Cabot’s attorneys indicated in court on Thursday that they will move to set aside the verdict because they said the plaintiffs’ attorney repeatedly mentioned excluded evidence and acted in other ways that prejudiced the jury against the company.
Cabot’s attorney Jeremy Mercer described it as a calculated effort “to throw skunks into the jury box.” [Or was it Cabot itself skunking up the jury box?]
Butch Comegys/The Times & Tribune photos via AP
Lawyers for Cabot Oil and Gas leave the William J. Nealon Federal Building and U.S. Courthouse in downtown Scranton.
The families’ attorney Leslie Lewis rebutted that charge as she stood outside the courthouse, embracing the tearful plaintiffs and their supporters.
The jury “really listened,” she said. “Nothing untoward occurred with the presentation of the case. They followed the truth, they followed the facts.”

→ Task instructions
Using the excerpt on the Cabot verdict, explain in one to three sentences why Cabot's attorneys plan to move to set aside the verdict. The data that follows has no connection to the text.

→ Data below

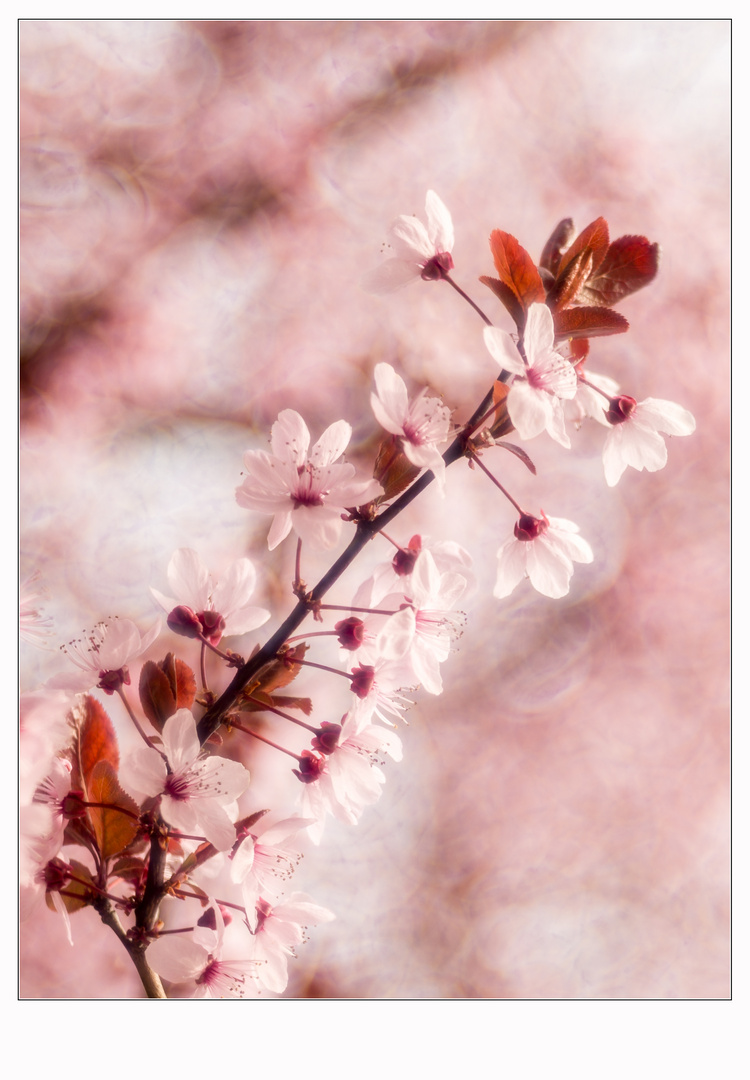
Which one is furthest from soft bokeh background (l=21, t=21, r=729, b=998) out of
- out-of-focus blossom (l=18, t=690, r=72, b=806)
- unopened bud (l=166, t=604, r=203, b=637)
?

→ Output below
Cabot's attorneys said the plaintiffs' attorney repeatedly mentioned excluded evidence. They also said she acted in other ways that prejudiced the jury against the company.